Why are queen honey bees failing faster?
Beekeepers in the United States and Canada are now losing 25 to 40 percent of their honey bee colonies annually. A major cause of colony collapse is queen bee failure, which occurs when queen bees lose their ability to maintain the worker bee population.
A team of researchers led by North Carolina State University set out to investigate why queen bees are failing faster than they did in the past. The experts found that when sperm viability is low, the expression of a protective immune protein is high.
According to study co-author Professor David Tarpy, the research has important implications for beekeepers and the farmers who rely on honey bees to pollinate their crops.
“Beekeepers have identified problem queens as a top management concern, but what’s causing the problem is largely invisible. Queens go bad, and we don’t know why,” said Professor Tarpy.
Study lead author Alison McAfee explained that to have a healthy hive, honey bees depend on a healthy queen – the only female bee in a colony that can reproduce.
Early in life, the queen mates with many males and stores a lifetime supply of sperm in an abdominal organ called a spermatheca.

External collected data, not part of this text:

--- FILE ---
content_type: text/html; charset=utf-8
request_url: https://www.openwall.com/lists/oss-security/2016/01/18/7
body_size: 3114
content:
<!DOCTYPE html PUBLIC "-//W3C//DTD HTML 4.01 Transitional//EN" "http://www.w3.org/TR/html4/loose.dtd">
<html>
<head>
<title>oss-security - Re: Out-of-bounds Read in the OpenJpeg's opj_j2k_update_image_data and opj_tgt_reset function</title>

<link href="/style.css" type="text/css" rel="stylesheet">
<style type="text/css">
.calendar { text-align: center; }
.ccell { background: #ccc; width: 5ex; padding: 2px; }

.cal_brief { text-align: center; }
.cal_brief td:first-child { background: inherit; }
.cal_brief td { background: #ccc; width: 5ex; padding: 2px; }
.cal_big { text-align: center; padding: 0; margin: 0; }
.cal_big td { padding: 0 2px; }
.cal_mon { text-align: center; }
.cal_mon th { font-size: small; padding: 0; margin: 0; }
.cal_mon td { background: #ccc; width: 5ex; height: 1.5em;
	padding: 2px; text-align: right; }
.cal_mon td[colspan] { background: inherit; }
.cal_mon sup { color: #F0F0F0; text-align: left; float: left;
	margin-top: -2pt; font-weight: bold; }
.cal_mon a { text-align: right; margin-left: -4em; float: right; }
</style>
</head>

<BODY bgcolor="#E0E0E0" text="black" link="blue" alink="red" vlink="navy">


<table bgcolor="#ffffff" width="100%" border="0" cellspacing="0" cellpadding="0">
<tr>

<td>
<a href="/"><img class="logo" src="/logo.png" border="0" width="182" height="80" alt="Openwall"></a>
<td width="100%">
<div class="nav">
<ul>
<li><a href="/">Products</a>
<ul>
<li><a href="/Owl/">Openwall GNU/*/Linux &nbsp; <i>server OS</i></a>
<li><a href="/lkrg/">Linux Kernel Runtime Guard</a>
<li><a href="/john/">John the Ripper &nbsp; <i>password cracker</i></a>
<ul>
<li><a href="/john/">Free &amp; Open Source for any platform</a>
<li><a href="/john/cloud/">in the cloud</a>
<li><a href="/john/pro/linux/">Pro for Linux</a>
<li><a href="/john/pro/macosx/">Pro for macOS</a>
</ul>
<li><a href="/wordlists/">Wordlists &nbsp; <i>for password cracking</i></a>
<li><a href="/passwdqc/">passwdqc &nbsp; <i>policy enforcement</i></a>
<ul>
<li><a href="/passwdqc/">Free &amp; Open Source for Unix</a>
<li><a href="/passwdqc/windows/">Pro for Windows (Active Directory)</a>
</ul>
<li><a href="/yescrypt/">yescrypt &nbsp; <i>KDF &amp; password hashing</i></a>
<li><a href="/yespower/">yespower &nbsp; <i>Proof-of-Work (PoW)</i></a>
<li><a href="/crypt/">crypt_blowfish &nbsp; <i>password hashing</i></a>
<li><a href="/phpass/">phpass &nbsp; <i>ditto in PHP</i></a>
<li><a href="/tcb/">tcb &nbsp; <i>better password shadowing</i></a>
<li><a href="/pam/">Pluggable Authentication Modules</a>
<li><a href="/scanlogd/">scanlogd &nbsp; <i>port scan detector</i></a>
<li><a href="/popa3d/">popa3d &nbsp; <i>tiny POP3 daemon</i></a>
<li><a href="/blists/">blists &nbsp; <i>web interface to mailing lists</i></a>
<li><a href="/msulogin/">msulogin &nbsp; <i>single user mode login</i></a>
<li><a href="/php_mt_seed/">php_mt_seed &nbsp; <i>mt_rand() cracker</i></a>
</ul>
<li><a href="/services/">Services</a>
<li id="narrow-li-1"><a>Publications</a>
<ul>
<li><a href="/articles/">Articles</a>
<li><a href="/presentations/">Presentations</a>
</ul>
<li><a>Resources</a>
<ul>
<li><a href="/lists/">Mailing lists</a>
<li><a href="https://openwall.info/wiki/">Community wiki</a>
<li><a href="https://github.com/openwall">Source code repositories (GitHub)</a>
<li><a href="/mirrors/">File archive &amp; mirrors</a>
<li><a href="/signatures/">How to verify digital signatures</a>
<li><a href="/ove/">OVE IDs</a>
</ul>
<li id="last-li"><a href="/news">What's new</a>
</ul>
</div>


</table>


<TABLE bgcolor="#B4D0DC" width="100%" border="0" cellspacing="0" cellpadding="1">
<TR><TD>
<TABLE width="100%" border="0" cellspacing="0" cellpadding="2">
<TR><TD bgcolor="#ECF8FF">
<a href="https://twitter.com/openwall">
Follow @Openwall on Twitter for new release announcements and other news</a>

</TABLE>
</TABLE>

As the sperm die out over time, the queen is unable to produce as many fertilized eggs and the colony’s population enters into a state of decline.
“Queens have the potential to live for five years, but these days, half the time queens (in managed honey bee colonies) are replaced within their first six months because they are failing,” said McAfee. “If a beekeeper is really lucky, a queen might live two years. Beekeepers need answers about why their queens are failing.”
“The more we can find out about what is actually happening within these failed queens, the closer we can get to understanding why this queen failure is happening in the first place.”
The researchers discovered that queen bees that were failing faster had significantly fewer sperm. Compared to those that were reproductively thriving, the failed queens tended to have higher levels of two specific viruses – sacbrood virus and black queen cell virus.
“The high levels of these viruses and poor sperm viability made us interested in seeing if there was a trade-off happening in the honey bee queen,” explained McAfee.
“There’s a classical hypothesis in reproductive biology that you can’t do everything well, so there’s a trade-off between immunity and being able to reproduce. It’s been found in quite a few other organisms, including insects, that there are such trade-offs.”
The experts used mass spectrometry to compare the spermatheca of the healthy and failed queens. The analysis identified 2,000 different proteins, some of which were linked to sperm viability.
According to McAfee, one of the most important proteins linked to sperm viability was lysozyme, an enzyme that is part of the bees’ immune systems.
“The queens with the highest sperm viability had the lowest abundance of lysozyme, indicating that they weren’t investing resources in this kind of immune response,” said McAfee. “That supports this idea that there’s a trade-off between the queens being able to fight off infections and being able to maintain their stored sperm.”
Professor Tarpy said the research could help researchers find the cause of queen failure, which may ultimately help identify bad queens before beekeepers use them.
However, the exact cause of queen failure still remains unclear. “The underlying mechanisms could be disease. They could be pesticides. They could be improper nutrition,” said Professor Tarpy. “We don’t know, so we are working our way backward to identify the causes.”
The study is published in the journal Communications Biology.